Task objective — Exactly as written, transcribe the lines that run from the one containing "How far is the evergreen" to the end of the records below.
══ Records provided
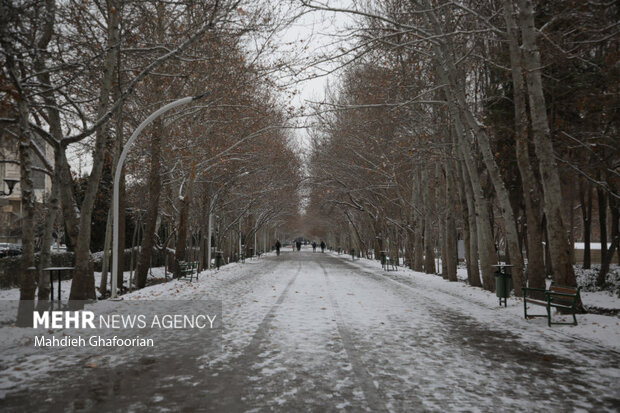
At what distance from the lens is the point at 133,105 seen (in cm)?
1988

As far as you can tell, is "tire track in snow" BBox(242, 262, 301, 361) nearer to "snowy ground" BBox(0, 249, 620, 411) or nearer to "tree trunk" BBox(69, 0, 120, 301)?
"snowy ground" BBox(0, 249, 620, 411)

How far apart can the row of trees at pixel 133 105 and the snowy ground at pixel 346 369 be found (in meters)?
3.93

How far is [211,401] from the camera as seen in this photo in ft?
16.7

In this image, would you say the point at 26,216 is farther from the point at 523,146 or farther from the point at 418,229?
the point at 418,229

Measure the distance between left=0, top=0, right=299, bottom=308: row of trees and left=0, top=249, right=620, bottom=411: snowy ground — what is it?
393 centimetres

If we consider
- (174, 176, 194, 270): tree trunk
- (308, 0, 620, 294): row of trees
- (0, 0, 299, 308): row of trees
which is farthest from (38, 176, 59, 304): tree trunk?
(174, 176, 194, 270): tree trunk

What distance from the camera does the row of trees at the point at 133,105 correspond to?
9.32 m

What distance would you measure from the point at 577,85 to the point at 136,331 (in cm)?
1440

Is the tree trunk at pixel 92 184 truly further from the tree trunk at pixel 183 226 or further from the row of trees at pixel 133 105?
the tree trunk at pixel 183 226

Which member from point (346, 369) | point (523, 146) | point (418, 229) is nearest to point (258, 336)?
point (346, 369)

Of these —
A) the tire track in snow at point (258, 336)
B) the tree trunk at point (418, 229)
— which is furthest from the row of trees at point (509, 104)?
the tire track in snow at point (258, 336)

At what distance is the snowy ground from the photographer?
5.12 m

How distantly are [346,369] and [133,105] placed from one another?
1672 centimetres

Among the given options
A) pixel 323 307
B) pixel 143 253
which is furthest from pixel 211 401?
pixel 143 253
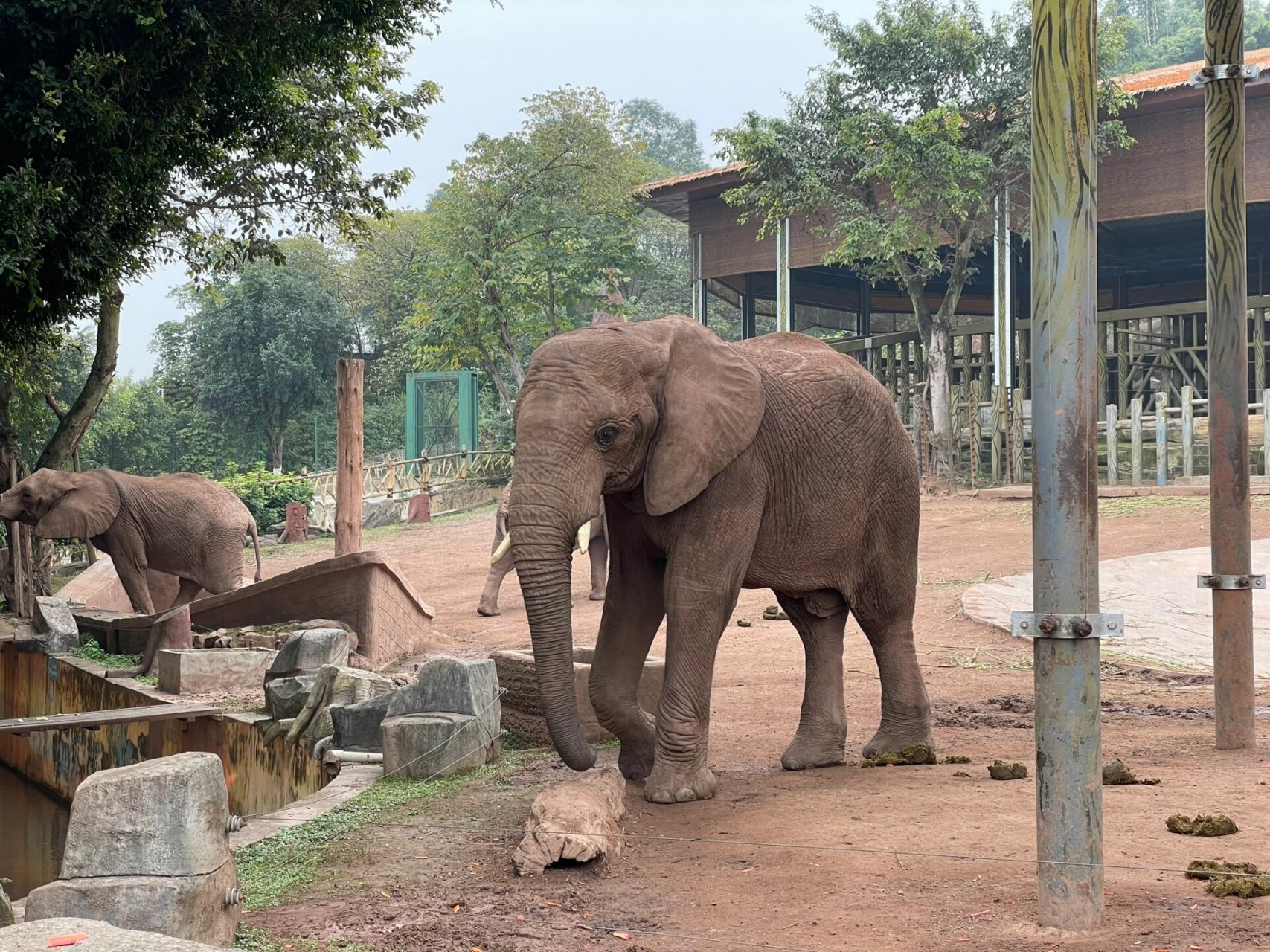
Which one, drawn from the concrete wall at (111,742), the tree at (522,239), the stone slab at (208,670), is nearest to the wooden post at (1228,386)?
the concrete wall at (111,742)

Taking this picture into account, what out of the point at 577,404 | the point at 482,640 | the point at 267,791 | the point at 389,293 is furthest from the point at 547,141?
the point at 577,404

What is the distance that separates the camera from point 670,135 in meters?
90.1

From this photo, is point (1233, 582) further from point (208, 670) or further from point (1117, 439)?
point (1117, 439)

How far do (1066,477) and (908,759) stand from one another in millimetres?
3131

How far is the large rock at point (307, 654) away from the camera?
9805 mm

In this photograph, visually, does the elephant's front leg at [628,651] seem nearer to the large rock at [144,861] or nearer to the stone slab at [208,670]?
the large rock at [144,861]

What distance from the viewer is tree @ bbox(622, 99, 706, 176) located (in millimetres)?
87625

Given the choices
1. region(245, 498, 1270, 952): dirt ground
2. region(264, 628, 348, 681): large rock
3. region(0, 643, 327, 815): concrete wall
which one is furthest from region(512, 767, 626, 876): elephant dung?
region(264, 628, 348, 681): large rock

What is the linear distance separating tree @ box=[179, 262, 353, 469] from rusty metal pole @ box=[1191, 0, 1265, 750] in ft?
126

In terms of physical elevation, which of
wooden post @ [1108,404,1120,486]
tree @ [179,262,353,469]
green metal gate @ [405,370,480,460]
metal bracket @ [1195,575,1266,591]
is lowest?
metal bracket @ [1195,575,1266,591]

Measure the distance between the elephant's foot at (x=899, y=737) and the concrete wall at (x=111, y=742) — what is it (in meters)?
3.27

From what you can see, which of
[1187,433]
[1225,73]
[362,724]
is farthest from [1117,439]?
[362,724]

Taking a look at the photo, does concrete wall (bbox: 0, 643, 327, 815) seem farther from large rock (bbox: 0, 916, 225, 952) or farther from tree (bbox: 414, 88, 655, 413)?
tree (bbox: 414, 88, 655, 413)

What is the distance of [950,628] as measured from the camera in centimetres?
1324
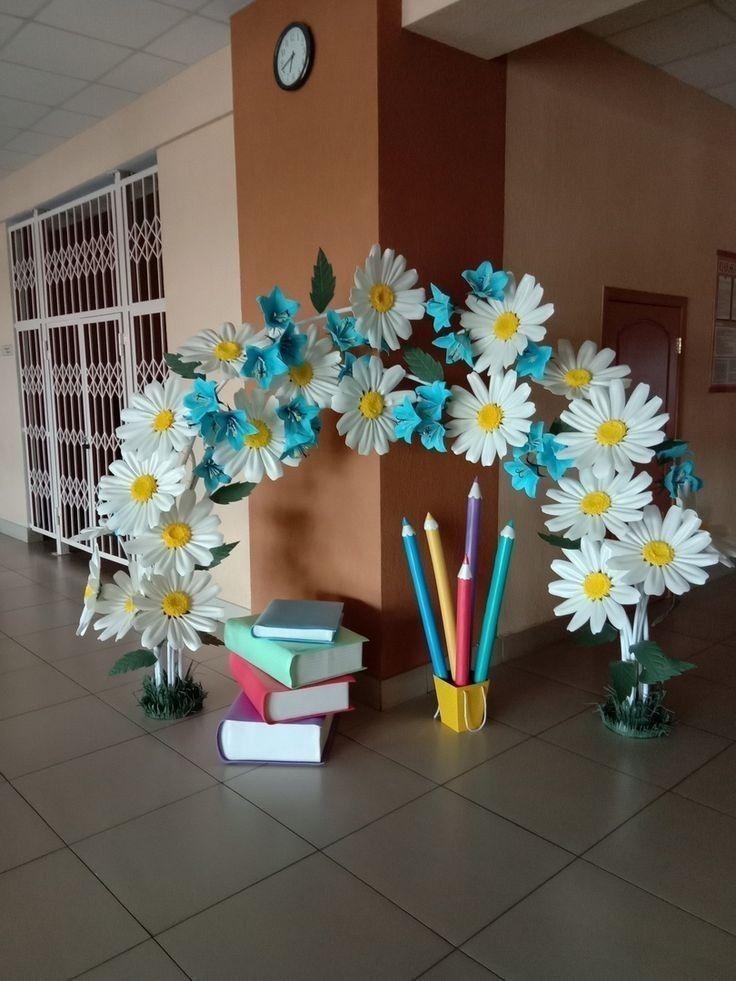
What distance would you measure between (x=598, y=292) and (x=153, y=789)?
8.80 feet

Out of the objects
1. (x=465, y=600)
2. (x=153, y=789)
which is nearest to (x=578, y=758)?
(x=465, y=600)

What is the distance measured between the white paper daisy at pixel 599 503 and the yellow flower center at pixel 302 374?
828 millimetres

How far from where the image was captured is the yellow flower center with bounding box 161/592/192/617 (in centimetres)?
249

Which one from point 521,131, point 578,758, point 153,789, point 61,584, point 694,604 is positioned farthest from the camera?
point 61,584

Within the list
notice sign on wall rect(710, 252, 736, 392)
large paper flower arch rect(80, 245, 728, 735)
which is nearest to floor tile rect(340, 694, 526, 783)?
large paper flower arch rect(80, 245, 728, 735)

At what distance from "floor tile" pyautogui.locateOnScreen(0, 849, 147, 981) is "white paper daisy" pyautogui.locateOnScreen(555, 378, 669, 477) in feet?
5.60

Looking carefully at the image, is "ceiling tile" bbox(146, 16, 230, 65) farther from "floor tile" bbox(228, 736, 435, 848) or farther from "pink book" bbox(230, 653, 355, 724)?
"floor tile" bbox(228, 736, 435, 848)

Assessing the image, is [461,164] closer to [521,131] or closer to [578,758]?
[521,131]

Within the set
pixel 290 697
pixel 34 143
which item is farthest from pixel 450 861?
pixel 34 143

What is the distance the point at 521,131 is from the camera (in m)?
3.03

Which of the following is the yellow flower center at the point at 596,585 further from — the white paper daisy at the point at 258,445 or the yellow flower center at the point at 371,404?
the white paper daisy at the point at 258,445

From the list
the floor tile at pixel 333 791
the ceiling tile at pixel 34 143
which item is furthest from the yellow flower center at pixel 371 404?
the ceiling tile at pixel 34 143

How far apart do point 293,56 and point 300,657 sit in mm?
2152

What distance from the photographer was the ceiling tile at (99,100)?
3.91m
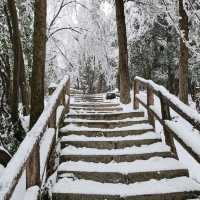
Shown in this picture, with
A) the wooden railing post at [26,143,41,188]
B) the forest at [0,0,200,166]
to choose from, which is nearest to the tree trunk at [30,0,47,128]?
the forest at [0,0,200,166]

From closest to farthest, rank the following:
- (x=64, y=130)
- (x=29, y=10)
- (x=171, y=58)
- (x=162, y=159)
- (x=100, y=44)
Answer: (x=162, y=159)
(x=64, y=130)
(x=29, y=10)
(x=100, y=44)
(x=171, y=58)

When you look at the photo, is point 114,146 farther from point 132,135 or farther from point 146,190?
point 146,190

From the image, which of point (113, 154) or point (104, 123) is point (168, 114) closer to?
point (113, 154)

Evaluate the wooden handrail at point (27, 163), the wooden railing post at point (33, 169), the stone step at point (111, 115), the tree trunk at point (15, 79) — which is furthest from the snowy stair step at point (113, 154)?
the tree trunk at point (15, 79)

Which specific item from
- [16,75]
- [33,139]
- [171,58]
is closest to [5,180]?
[33,139]

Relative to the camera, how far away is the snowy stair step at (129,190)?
5.92 m

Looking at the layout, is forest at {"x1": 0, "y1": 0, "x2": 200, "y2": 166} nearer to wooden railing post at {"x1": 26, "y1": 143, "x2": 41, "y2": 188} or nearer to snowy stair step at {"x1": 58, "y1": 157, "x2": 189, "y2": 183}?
snowy stair step at {"x1": 58, "y1": 157, "x2": 189, "y2": 183}

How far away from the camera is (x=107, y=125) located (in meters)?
9.09

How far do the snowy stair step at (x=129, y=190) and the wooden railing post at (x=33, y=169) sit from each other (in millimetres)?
716

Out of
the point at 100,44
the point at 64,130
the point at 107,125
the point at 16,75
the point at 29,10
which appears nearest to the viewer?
the point at 64,130

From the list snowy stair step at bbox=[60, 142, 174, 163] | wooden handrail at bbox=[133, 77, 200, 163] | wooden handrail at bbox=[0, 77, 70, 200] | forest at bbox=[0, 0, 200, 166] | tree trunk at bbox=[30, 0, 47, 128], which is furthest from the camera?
forest at bbox=[0, 0, 200, 166]

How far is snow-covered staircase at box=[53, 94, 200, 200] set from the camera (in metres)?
5.97

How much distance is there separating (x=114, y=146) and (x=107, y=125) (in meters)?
1.25

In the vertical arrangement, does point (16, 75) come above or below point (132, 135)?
above
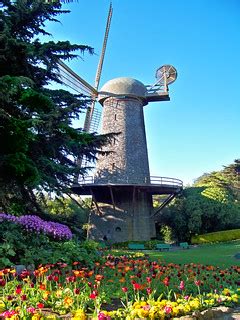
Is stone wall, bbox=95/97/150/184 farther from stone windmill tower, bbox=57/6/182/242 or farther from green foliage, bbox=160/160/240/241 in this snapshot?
green foliage, bbox=160/160/240/241

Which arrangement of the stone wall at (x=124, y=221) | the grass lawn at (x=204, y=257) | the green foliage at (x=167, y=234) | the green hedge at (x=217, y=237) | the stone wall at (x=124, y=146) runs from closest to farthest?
the grass lawn at (x=204, y=257), the stone wall at (x=124, y=221), the stone wall at (x=124, y=146), the green hedge at (x=217, y=237), the green foliage at (x=167, y=234)

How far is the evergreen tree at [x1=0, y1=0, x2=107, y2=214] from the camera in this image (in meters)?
7.82

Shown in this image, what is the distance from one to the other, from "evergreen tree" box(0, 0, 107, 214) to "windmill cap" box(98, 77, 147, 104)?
13126 mm

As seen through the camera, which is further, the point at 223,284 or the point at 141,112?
the point at 141,112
════
Answer to the problem —
How far is the evergreen tree at [x1=0, y1=0, x2=107, y2=214] from the camera in this image (in meters)?
7.82

Shown in this image, what is the distance from one to the other, from "evergreen tree" box(0, 0, 107, 214) to "windmill cap" box(98, 77, 147, 104)?
13126 mm

As seen through the camera, which is further, the point at 223,284 or the point at 141,112?
the point at 141,112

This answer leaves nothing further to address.